* Problem *
Nothing but the lines from the one that contains "- Экзопсихика" through the end of the data should be reproduced, and each must match exactly.

──────────────────────────────

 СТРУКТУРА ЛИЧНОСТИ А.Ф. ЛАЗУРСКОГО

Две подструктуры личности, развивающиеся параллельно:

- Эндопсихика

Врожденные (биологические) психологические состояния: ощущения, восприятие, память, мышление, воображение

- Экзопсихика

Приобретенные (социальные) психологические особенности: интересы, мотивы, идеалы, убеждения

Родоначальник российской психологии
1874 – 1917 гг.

──────────────────────────────

* Result for this task *
- Экзопсихика

Приобретенные (социальные) психологические особенности: интересы, мотивы, идеалы, убеждения

Родоначальник российской психологии
1874 – 1917 гг.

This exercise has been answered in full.